As Gulur squinted across the fields at her, the red dragon suddenly raised her head and looked, he thought, right back at him. He could see the glitter of one of her eyes.
“Gods defend me!” Gulur gasped, turning his head away with an effort. Even as he drew a sword that didn’t need to be drawn and looked along its length in an entirely unneeded examination-a length that trembled more than he cared to admit-he could feel the fell, cold weight of the dragon’s gaze upon him.
A trumpet blared, calling each man to arms. Gulur lowered his visor and saw to his lacing. Hathian came down the line again offering murmured courage and warnings. A small gap in the lowering clouds fell across the field, and the sun shone warm and bright upon the hill where they stood. Gulur looked around at this small corner of fair Cormyr for what might be his last time, and drew in a deep breath. The goblins were across the brook and toiling up the hill. It wouldn’t be long before the call to charge came.
“Is this wise, my liege? We’re so few!” Durmeth Eldroon called, spurring his black stallion over to the king. Even from the height of his saddle, he found himself staring up into the stolid face of a mountain of a man in plate armor. This was Kolmin Stagblade, Bannerguard to the King. Stagblade held a fearsome battle-axe in his hands, its blade turned out to keep even excitable Marsembian nobles at bay.
“You see another choice?” Azoun asked calmly in return. “If we retreat to Suzail or Marsember, we abandon our farmers-and their crops-to the goblins. We’d be left to fight the dragon on our own rooftops, with all the war-ruin on the heads of our wives and children. If we retreat beyond our cities, Cormyr is lost. If we cannot stand against these foes here, let us fall as dearly as we can, so those who come to the gates of Suzail and Marsember are as few and as wounded as we can leave them.”
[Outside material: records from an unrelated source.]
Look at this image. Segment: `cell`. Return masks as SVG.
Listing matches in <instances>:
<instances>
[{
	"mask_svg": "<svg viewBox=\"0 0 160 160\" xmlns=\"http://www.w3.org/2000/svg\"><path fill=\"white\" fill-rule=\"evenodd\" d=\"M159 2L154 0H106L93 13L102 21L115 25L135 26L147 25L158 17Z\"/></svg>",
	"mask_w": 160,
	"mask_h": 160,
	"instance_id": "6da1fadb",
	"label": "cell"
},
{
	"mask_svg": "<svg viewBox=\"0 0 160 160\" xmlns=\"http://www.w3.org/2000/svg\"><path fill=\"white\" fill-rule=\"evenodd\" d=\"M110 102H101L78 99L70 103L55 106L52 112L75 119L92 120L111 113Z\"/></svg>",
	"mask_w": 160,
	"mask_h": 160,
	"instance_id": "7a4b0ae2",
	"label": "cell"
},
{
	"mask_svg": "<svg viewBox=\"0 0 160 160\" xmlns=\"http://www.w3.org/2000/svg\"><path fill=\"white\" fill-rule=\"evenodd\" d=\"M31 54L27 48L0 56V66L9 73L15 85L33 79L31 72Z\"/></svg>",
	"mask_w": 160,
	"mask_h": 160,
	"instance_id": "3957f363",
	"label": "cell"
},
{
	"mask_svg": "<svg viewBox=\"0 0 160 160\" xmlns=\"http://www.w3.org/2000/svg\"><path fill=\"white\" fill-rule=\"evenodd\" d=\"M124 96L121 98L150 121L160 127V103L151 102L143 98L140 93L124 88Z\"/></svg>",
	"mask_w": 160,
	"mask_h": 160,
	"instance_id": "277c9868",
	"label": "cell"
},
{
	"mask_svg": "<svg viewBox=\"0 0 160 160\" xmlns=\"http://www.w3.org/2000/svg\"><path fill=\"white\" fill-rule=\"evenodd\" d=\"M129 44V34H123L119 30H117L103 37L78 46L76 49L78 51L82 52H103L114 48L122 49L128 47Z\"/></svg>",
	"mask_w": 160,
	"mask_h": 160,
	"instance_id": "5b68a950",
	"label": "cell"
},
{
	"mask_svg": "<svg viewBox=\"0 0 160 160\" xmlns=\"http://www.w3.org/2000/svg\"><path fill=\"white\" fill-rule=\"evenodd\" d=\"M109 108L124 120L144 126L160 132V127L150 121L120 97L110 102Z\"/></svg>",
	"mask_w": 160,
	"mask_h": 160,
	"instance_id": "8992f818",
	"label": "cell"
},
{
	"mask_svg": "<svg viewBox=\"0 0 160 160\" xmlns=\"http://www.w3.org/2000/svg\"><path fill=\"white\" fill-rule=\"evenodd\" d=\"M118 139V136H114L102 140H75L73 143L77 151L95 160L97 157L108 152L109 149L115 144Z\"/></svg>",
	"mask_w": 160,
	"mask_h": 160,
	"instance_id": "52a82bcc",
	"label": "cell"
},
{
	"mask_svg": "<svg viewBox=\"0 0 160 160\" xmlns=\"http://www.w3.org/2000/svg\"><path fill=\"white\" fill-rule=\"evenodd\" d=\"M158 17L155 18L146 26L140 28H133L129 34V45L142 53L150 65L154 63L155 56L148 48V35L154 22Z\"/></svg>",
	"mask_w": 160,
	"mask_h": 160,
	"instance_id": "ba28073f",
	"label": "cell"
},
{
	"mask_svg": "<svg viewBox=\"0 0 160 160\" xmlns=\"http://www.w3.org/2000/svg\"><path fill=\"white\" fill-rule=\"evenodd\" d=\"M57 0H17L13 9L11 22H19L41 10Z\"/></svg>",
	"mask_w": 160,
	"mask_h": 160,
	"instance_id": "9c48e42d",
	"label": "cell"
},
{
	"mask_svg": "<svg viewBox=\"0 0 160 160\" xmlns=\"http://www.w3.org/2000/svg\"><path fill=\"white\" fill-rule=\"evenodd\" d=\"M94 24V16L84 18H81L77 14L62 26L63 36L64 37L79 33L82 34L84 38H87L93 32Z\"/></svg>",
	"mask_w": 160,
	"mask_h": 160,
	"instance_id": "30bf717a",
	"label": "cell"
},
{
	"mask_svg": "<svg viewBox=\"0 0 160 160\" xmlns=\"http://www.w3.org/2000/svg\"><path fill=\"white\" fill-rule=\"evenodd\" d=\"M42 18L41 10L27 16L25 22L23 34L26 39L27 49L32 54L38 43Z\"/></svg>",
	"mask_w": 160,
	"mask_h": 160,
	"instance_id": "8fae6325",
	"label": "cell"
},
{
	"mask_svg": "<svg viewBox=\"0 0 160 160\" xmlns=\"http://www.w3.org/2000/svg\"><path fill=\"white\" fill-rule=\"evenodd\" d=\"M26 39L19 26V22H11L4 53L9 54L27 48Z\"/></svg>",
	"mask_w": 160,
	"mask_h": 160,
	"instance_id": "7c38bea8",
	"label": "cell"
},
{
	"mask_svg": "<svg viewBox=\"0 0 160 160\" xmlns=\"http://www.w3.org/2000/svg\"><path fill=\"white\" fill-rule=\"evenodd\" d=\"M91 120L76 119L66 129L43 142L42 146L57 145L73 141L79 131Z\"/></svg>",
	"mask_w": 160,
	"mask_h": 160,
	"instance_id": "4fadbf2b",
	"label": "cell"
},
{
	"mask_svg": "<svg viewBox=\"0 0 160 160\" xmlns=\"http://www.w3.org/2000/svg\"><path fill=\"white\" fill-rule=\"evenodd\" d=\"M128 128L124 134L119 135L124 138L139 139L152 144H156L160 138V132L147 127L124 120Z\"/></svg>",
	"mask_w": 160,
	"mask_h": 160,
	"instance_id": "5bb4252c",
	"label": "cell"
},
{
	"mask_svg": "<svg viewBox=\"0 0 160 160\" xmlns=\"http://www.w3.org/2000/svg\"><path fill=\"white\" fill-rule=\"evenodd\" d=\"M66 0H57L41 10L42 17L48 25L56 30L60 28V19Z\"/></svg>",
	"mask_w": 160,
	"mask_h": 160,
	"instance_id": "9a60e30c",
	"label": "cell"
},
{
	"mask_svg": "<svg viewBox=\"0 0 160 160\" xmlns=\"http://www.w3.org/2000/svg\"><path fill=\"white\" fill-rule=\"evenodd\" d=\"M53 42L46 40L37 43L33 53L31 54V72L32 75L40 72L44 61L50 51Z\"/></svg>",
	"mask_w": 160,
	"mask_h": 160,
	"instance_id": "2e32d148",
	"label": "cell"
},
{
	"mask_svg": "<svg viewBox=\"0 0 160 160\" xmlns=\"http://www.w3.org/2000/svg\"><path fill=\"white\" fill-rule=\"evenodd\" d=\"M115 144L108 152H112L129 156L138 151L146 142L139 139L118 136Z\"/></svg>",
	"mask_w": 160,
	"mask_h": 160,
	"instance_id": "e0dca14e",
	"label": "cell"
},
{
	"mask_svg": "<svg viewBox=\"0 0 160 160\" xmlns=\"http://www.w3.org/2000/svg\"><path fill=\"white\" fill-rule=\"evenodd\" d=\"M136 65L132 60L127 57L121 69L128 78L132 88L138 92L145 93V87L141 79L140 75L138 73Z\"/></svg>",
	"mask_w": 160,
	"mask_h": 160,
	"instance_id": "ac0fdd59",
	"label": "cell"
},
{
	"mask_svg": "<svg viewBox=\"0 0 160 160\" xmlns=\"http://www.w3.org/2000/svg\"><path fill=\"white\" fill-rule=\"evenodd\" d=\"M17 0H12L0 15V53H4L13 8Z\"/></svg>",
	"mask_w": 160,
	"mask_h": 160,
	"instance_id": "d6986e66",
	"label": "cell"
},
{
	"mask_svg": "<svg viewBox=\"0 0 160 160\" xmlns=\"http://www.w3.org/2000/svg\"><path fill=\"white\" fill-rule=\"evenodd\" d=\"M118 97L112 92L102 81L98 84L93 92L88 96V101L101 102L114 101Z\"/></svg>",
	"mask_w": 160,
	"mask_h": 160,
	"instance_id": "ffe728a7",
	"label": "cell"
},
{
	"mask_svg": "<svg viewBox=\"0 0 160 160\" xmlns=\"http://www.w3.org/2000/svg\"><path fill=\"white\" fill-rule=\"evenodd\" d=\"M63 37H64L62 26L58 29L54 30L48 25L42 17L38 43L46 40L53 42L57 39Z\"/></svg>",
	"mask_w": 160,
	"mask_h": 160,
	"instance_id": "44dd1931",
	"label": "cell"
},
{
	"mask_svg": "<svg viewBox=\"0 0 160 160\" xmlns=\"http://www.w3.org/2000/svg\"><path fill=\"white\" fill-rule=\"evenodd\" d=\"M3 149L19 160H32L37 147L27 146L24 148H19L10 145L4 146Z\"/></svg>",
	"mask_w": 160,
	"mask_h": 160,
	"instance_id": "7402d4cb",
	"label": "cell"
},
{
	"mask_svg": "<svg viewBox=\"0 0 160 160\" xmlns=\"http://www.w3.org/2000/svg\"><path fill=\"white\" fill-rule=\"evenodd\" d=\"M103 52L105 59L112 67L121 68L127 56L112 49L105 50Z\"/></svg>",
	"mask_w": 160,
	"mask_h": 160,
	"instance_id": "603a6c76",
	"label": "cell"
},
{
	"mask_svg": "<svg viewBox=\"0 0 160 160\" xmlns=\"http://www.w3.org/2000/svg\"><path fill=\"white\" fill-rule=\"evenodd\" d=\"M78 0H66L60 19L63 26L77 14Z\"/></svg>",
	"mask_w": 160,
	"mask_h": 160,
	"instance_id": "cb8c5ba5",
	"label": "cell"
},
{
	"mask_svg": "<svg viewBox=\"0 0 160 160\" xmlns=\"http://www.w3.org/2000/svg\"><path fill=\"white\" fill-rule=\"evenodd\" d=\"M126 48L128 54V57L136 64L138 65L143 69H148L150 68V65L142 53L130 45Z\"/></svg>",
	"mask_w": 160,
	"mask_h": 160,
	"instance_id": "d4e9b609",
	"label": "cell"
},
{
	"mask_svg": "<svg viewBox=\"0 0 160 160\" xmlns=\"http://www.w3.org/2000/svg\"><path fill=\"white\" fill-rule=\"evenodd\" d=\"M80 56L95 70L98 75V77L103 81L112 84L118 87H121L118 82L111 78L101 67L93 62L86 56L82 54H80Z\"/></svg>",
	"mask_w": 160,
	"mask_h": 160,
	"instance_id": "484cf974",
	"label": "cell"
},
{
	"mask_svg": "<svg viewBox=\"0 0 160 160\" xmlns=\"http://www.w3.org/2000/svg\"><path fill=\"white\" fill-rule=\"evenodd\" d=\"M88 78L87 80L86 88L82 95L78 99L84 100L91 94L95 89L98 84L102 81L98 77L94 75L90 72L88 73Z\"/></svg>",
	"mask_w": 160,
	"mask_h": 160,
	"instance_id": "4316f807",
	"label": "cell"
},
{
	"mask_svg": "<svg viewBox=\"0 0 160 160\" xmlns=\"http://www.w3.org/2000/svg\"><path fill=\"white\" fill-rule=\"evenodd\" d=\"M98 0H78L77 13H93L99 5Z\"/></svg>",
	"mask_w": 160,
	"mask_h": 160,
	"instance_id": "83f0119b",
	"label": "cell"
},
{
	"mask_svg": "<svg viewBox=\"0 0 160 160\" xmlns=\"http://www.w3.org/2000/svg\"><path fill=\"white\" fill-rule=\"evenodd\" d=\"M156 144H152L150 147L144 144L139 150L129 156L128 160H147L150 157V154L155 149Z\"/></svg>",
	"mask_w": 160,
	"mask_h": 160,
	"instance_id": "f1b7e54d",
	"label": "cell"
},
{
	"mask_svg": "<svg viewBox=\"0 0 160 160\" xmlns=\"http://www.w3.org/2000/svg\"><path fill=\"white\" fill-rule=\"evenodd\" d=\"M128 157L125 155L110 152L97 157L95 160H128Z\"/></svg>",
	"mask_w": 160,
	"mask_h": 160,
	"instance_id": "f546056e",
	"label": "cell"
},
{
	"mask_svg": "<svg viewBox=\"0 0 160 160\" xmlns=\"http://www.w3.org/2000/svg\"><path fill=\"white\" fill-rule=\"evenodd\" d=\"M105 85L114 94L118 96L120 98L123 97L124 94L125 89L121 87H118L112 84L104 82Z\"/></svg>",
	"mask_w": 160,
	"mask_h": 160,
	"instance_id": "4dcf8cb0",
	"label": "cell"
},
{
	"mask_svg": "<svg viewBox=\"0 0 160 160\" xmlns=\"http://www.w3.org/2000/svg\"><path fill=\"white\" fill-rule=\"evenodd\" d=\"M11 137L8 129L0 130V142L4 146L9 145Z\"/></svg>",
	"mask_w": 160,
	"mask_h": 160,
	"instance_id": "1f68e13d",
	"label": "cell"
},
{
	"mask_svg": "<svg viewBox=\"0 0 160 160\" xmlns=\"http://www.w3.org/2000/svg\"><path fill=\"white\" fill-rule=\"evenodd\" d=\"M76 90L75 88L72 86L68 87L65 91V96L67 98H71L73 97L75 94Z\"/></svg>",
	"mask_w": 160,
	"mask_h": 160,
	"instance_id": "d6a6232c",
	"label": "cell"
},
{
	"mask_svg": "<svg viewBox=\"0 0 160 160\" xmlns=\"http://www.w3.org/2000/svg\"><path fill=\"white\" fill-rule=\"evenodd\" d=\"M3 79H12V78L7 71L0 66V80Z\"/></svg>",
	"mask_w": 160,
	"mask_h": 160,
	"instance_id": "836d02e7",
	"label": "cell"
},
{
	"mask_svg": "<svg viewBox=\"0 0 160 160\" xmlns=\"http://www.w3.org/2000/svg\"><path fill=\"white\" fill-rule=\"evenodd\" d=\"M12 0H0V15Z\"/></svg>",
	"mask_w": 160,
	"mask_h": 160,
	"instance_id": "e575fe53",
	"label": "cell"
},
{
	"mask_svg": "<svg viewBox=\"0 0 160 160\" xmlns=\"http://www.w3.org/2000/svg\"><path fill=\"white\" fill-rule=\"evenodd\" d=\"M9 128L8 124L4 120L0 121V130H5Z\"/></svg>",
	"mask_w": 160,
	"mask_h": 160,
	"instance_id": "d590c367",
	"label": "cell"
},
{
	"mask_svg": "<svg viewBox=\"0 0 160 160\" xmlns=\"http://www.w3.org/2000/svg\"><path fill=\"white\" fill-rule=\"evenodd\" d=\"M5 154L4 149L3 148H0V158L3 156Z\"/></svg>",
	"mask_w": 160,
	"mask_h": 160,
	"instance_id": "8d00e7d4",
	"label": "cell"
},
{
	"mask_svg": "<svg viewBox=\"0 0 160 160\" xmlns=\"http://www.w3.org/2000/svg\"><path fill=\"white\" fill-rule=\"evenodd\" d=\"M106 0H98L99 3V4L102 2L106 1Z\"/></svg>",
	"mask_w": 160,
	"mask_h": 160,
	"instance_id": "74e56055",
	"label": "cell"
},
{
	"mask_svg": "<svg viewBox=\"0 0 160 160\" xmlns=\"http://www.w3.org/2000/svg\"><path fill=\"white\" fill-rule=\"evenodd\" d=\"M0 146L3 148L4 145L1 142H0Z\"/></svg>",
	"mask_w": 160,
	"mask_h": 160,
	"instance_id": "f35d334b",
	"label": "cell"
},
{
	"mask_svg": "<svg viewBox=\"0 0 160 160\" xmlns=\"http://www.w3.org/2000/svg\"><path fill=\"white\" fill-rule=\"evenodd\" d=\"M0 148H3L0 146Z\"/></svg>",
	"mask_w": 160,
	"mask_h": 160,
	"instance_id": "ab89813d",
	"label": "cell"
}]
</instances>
“That’s all that’s left to us?”
Azoun shrugged. “A ruler does what he can and tries to find or make new roads, new chances… but my time for that is past. Now I mus
t bar and guard the gate on the road I’ve built. It’s the task left to me.”
Eldroon’s reply was a wordless snarl as he spurred his stallion back along the ridge to where his troops stood in a knot, still not fallen into formation.
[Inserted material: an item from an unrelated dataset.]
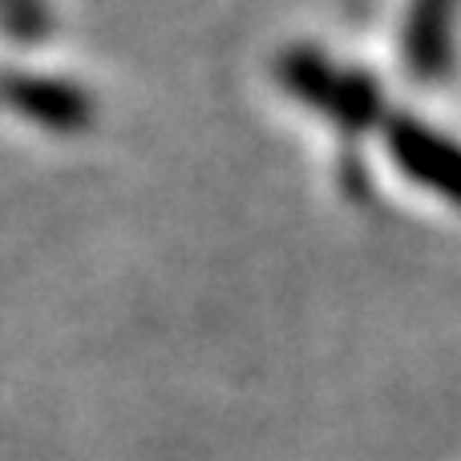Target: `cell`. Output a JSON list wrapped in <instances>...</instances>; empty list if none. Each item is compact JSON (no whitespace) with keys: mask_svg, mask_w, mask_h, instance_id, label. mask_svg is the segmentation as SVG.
Segmentation results:
<instances>
[{"mask_svg":"<svg viewBox=\"0 0 461 461\" xmlns=\"http://www.w3.org/2000/svg\"><path fill=\"white\" fill-rule=\"evenodd\" d=\"M0 97L13 110H21L29 122L57 134H77L94 122V102L81 86H69L61 77H37V73H8L0 77Z\"/></svg>","mask_w":461,"mask_h":461,"instance_id":"6da1fadb","label":"cell"},{"mask_svg":"<svg viewBox=\"0 0 461 461\" xmlns=\"http://www.w3.org/2000/svg\"><path fill=\"white\" fill-rule=\"evenodd\" d=\"M279 77L292 94L308 97L312 105L328 110L340 122H368L373 110V94H368L365 81L357 77H340L336 69H328L312 49H292V53L279 61Z\"/></svg>","mask_w":461,"mask_h":461,"instance_id":"7a4b0ae2","label":"cell"},{"mask_svg":"<svg viewBox=\"0 0 461 461\" xmlns=\"http://www.w3.org/2000/svg\"><path fill=\"white\" fill-rule=\"evenodd\" d=\"M0 29L21 45L49 37V5L45 0H0Z\"/></svg>","mask_w":461,"mask_h":461,"instance_id":"3957f363","label":"cell"}]
</instances>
“There’s trouble waiting to happen,” Battlemaster Ilnbright growled, glaring after the dwindling noble. The veteran Purple Dragon commander looked like the hewn and hardened warrior he was-a chopping block as wide as he was tall, as massive as a cask in his deliberately dulled armor.
Azoun shrugged. “No time to right it now. If any man here sees aught amiss with our friend Eldroon’s deeds on this field, and lives to see the end of it, take word to either of these two men.”
Men looked where he pointed. The king’s gauntlet was extended at a grim-looking Dauneth Marliir, High Warden of the Eastern Marches, and a nervous-looking Lord Giogi Wyvernspur. They sat on horses-swift errand-mounts, not warhorses-behind the crest of the hill.
” ‘Take word’?” Haliver Ilnbright growled. “Where’re they going, then?”
“To Jester’s Green, to command the last hope of the realm,” the king said, loudly enough for all of the war captains gathered around him to hear. “If we fall, and our foe goes on to threaten Suzail, these two lords have the duty to lead our eldest veterans and youngest reserves in the field. Their task will be to guard the walls of Suzail as long as possible, and get as many Cormyreans-your wives and children-away safe from our shores if need be. There are already coins from our vaults, hidden away safe, in certain cities elsewhere. If Cormyr falls, its royal treasury goes to its citizens, a hundred gold each, and thrice that for heads of families.”
A lone voice cut through the general murmur that followed. “Gods bless you, my liege,” one of the older war captains growled, bowing his head. “That’s one care gone from me, right there. If I fall, I’d not want my king to go unthanked for such service to me and mine.”